Faisant écho au plus vindicatifs critiques de la civilisation musulmane contemporaine (un panthéon dont on retiendra en France, notamment, Bernard Henry-Lévy, Alain Finkelkraut et André Glucksmann), la geste des nouveaux Oncles Tom reprend aujourd’hui à son compte la phraséologie en vogue (« dommage collatéral », « islamo-fascisme », etc..) pour rationaliser, limiter, voire invisibiliser, les crimes commis en Irak, en Palestine, en Afghanistan et à Guantanamo.

Convoqués à chaque nouvelle crise, ayants droit à tous les honneurs médiatiques, cette caste d’élus (ils le sont, mais à quoi ?) récitent, coiffés de bonnets phrygiens, le conte d’un monde arabo-musulman qui doit impérativement faire son deuil de ses structures sociétales et religieuses, s’élever à une modernité forcément synonyme du « Siècle des Lumières » et rejoindre ainsi les inévitables valeurs mondiales. Un storytelling qui nous aurait volontiers convaincu n’auraient été la fin de la fin de l’histoire, le retour du colonialisme, la mutation de l’impérialisme, l’avènement du choc des civilisations, l’officialisation de la torture et la prépotence des visions perverties du droit à l’expression.

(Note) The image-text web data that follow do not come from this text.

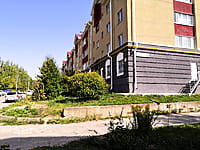 Многоквартирный жилой дом. 19 августа 2021 (чт).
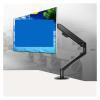 24/27/32 inch Computer Monitor Aluminum Alloy Bracket  Silver Hanger Lifting Telescopic Folding Mechanical arm(Gray) view 2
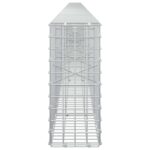 vidaXL Gabión s drôtom 5 mm a sieťou 5x5 cm 650x20x50 cm – Obrázok 4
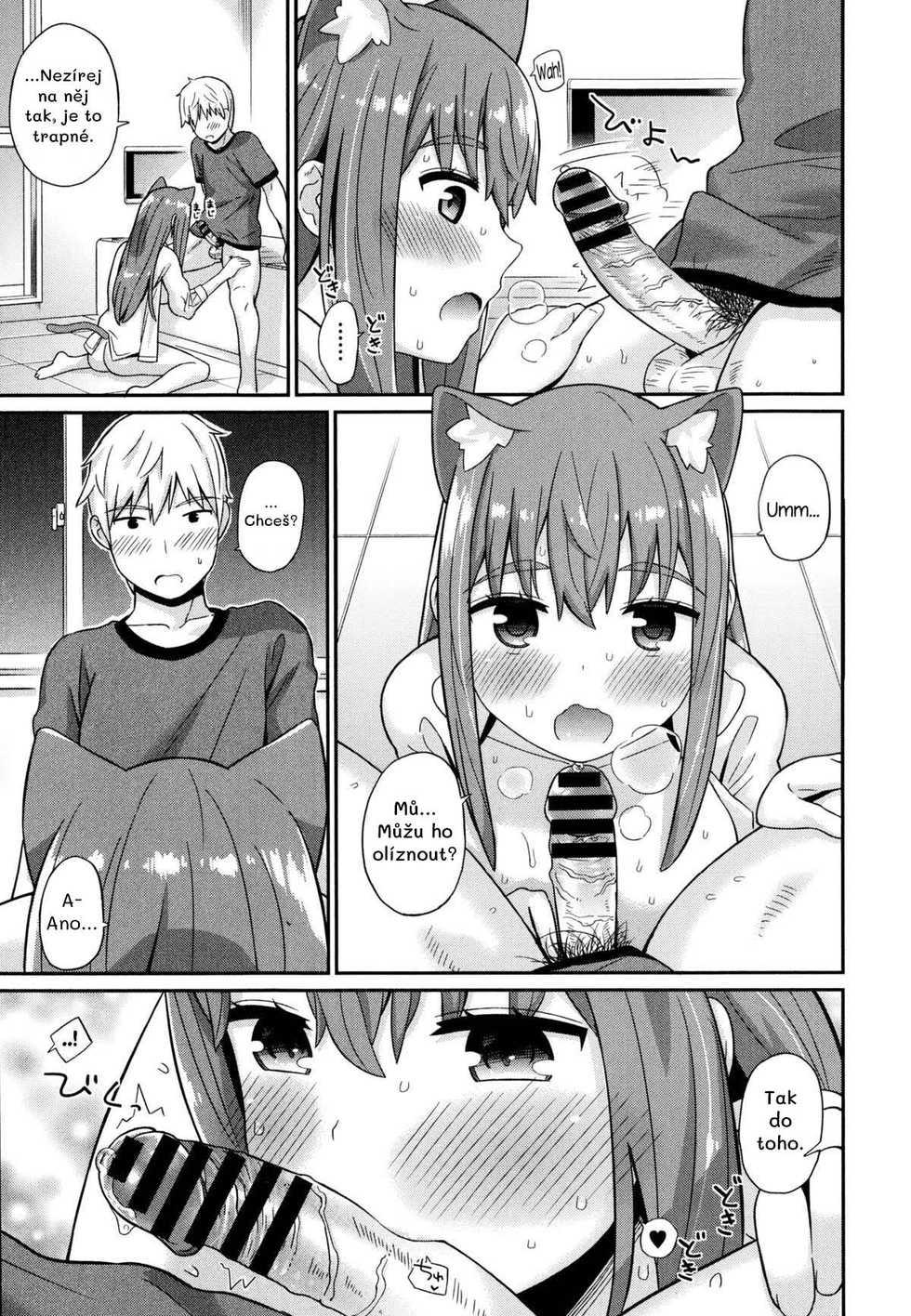 [ichiro] Nekomimi Planet - Planet of the Cat Ears (COMIC Europa 2014-11) [Czech] [Heart♥] - Page 13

Narratifs de déni, logiques d’exceptionalisme et métamorphoses des causalités sous-tendent, en réalité, ces servitudes volontaires. L’un des ressorts de l’émission télévisée « Tout le Monde en Parle » de France 2 avait été, il y a quelques années, de régulièrement mettre face à des intellectuels, sociologues, politologues ou hommes politiques occidentaux, préoccupés par la défense de la politique américaine au Moyen-Orient ou celle d’Israël en Palestine, quelque judoka, chanteur, acteur ou footballeur arabe ou musulman, chargé par défaut de défendre l’autre camp.

Au-delà de la pernicieuse normalisation de ce casting respectif, les premiers ne pouvaient qu’avoir le bon rôle face à l’émotionalisme (qui passait invariablement pour du misérabilisme) des seconds. Cet artifice n’est, désormais, plus nécessaire, il suffira de faire appel aux janissaires nouvellement formatés. Il s’en trouvera bien parmi eux un qui assignera la faute à la famille de Gaza qui refuse de mettre fin à son « terrorisme » ou à l’irakien qui rejette, ingrat, la générosité américaine. « Pour humilier, il faut être deux : celui qui humilie… et celui qui veut bien se laisser humilier. Si ce dernier fait défaut, il reste des mesures vexatoires, mais non cette humiliation qui accable » avait écrit Etty Hillesum, martyr juive décédée à Auschwitz en 1943 qui avait choisit de se livrer aux Nazis ayant déjà arrêté ses parents et ses frères.